A spokeswoman for the hospital said staff is trying to make Hickox comfortable.
“While we understand that the required quarantine is an inconvenience, it is our primary goal to make sure the patient is as comfortable as possible. We have given our prompt attention to provide the patient with basic needs and to accommodate additional requests made by the patient,” said Stacie Newton, spokesperson for University Hospital in Newark.
Would policy discourage health workers?
Hickox said she worries that her experience will discourage other aid workers from going to West Africa to help quell the Ebola outbreak.
That thought was echoed by Dr. Rick Sacra, an Ebola survivor.
He said he’s afraid some returning healthcare workers will skirt the system and end up not being monitored
“You might have some renegade workers flying into Toronto and then driving home and so they’re not on anyone’s radar,” he said. “If quarantines push people away from transparent, friendly, respectful, dialogue with public health workers, that may increase the risk back home.”

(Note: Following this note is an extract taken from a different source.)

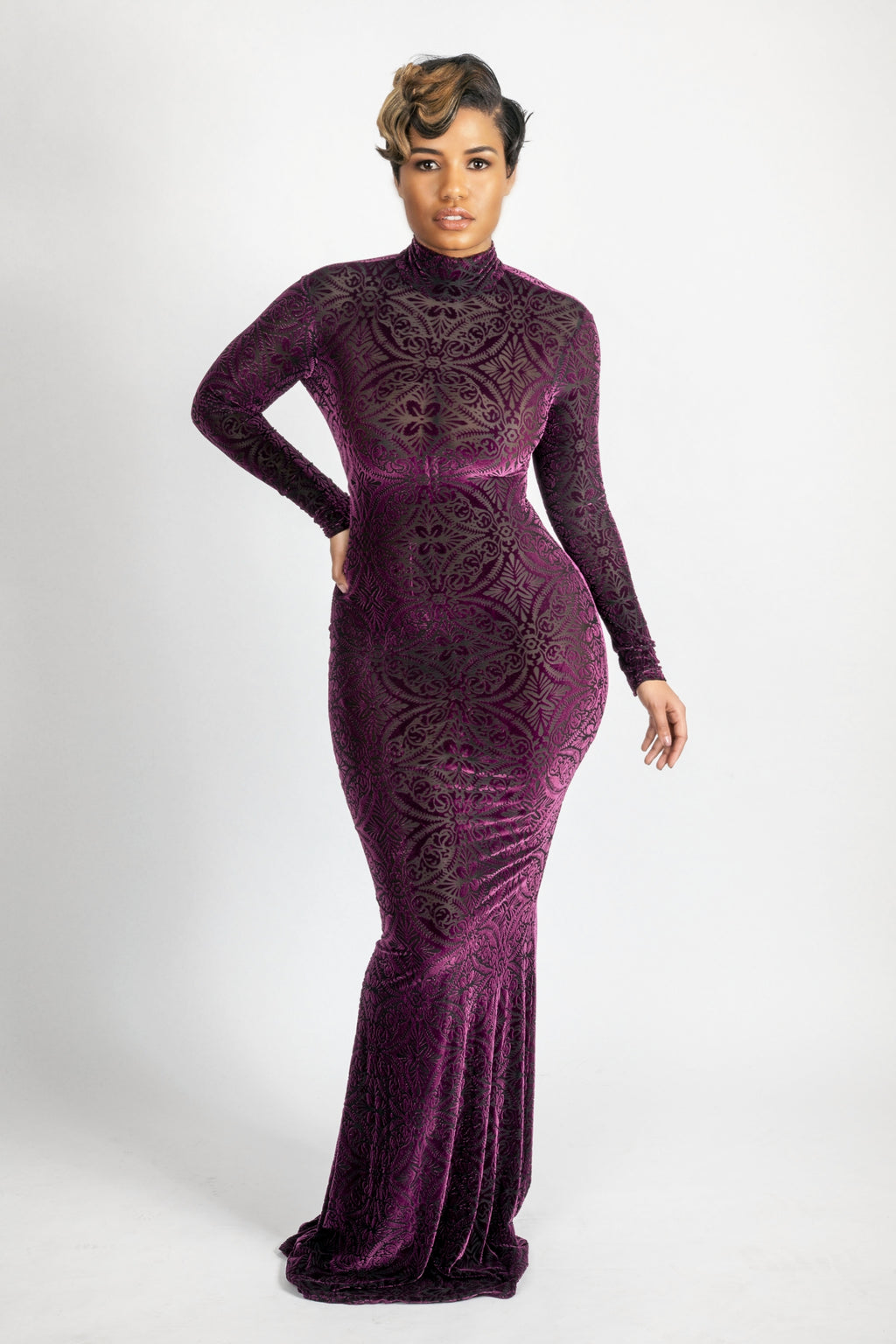 ea0ae06e45e Prom Dress Boutiques In Nyc - Gomes Weine AG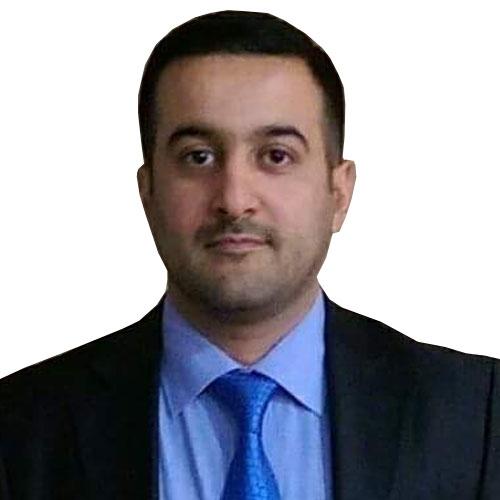 الدكتور ابراهيم طارق الرفاعي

Hickox said she would welcome Christie to visit her in the hospital.
“Maybe he could tell me what ‘obviously ill’ means. That would be great,” she said.
She added that she doesn’t regret her trip to help Ebola patients in Africa.
“Someone asked me earlier would I do this again if I knew what would happen, and my answer is categorically yes,” she said. “I feel incredibly privileged to be able to do this work.”
After hearing Hickox’s phone interview with Candy Crowley on Sunday, New Jersey Health officials emailed CNN’s “State of the Union” to refute some of the claims made by Hickox.
In the email, Donna Leusner, communications director for the New Jersey Department of Health, wrote that Hickox did receive reading materials and got computer access.
Leusner also wrote that “the patient was given a copy of the quarantine order on Friday and is receiving regular updated information.”